***** Text provided *****

Spanish actress (born 2003)

Luna Pamies Barberá (born 24 December 2003) is a Spanish actress. She made her film debut in the leading role of El agua (2022), directed by Elena López Riera, which premiered at the Directors' Fortnight of the 2022 Cannes Film Festival. Her performance earned her a nomination for the Goya Award for Best New Actress at the 37th Goya Awards in 2023.

== Early life ==

Pamies was born on 24 December 2003 in San Bartolomé, a small pedanía (hamlet) of Orihuela in the Vega Baja del Segura region of the Province of Alicante, Spain. She grew up alongside her mother and two sisters. She had never considered a career in the performing arts before being discovered for the film El agua.

== Career ==

=== Discovery and El agua (2022) ===

In 2019, filmmaker Elena López Riera began searching for non-professional actors for her debut feature film El agua, set in her native Orihuela. López Riera spotted Pamies at a botellón during the village fiestas in San Bartolomé, when she was 15 years old and still attending secondary school with no experience in acting. She was selected from among more than 3,000 candidates for the role of Ana, the film's protagonist, and after approximately one year of rehearsals and dramaturgical training, began filming at the age of 17. In the film, she acted alongside established professionals Bárbara Lennie and Nieve de Medina.

El agua had its world premiere on 20 May 2022 at the Directors' Fortnight of the 75th Cannes Film Festival. The film subsequently screened at numerous international festivals, including the Toronto International Film Festival (Contemporary World Cinema), the San Sebastián International Film Festival (Zabaltegi-Tabakalera), and the Tokyo International Film Festival, among others.

***** Information supplied *****

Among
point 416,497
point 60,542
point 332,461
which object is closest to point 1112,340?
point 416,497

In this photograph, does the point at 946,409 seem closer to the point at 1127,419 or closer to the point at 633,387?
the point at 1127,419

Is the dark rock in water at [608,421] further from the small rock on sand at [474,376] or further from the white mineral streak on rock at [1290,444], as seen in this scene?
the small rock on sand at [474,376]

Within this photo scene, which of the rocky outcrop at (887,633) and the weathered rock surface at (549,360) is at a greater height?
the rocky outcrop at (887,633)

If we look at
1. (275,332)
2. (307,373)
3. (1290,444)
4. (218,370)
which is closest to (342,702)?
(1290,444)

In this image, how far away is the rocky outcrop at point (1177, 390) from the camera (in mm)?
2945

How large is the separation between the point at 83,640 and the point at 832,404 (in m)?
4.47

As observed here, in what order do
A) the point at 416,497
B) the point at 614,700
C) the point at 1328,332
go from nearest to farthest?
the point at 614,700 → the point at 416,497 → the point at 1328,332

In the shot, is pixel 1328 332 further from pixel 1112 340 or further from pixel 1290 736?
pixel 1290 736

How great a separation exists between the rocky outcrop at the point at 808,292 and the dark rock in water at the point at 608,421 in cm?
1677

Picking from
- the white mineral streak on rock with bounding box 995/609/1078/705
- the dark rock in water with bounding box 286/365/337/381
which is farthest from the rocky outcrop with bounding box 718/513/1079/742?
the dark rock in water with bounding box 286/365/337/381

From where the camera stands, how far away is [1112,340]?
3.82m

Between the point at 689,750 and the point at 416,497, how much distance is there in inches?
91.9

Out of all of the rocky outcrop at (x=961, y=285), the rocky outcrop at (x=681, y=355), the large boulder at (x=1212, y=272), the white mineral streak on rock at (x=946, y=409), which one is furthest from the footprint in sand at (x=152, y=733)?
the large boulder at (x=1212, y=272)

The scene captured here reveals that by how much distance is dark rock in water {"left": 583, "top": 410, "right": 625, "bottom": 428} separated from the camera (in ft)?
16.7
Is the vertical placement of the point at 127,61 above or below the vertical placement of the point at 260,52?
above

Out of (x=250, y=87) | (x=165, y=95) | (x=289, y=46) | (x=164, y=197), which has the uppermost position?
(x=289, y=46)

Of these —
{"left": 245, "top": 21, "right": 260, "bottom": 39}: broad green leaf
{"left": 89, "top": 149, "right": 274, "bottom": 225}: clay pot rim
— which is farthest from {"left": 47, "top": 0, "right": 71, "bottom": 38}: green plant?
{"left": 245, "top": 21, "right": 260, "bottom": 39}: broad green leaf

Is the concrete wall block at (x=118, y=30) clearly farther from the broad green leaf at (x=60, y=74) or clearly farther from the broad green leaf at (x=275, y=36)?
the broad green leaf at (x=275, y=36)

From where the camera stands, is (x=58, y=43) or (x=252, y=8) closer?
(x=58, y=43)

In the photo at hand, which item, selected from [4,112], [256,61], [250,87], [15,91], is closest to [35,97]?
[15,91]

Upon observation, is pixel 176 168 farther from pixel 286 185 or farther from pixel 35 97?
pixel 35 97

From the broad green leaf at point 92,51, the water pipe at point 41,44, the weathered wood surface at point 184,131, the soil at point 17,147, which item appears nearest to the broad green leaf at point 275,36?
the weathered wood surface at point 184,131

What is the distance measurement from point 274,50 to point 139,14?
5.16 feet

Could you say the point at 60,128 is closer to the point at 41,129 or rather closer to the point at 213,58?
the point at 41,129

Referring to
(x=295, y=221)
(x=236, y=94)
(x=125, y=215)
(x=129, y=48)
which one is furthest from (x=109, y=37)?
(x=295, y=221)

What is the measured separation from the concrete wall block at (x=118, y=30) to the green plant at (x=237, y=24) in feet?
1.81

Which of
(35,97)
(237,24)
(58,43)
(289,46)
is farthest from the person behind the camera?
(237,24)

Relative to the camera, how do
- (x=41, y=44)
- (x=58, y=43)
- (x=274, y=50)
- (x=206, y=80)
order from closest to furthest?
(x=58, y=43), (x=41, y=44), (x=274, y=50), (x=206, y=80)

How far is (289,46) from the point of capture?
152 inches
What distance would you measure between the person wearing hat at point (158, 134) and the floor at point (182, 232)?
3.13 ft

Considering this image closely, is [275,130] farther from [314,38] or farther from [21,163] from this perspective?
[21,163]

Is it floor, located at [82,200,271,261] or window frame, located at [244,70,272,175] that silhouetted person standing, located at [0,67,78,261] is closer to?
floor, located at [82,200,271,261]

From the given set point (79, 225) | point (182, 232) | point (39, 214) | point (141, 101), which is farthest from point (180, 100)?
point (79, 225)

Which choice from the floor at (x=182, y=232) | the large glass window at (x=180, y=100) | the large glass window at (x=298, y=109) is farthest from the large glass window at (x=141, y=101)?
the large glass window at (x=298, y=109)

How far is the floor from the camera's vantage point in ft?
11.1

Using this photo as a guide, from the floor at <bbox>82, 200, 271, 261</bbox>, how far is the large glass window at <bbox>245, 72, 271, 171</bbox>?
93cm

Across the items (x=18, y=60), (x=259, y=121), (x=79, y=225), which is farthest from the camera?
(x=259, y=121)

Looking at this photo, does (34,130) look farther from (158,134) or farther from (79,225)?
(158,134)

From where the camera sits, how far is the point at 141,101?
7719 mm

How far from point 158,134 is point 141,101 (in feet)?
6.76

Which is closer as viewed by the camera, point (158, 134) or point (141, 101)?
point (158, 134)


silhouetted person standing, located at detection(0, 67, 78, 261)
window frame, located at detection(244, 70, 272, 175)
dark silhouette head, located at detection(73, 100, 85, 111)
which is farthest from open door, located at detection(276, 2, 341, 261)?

*****

Work required:
Answer from the text on Luna Pamies:
(a) In which pedanía was she born?
(b) From among how many candidates was she selected for the role of Ana?
(c) On what date did El agua have its world premiere?

The completed task:
(a) San Bartolomé
(b) More than 3,000
(c) 20 May 2022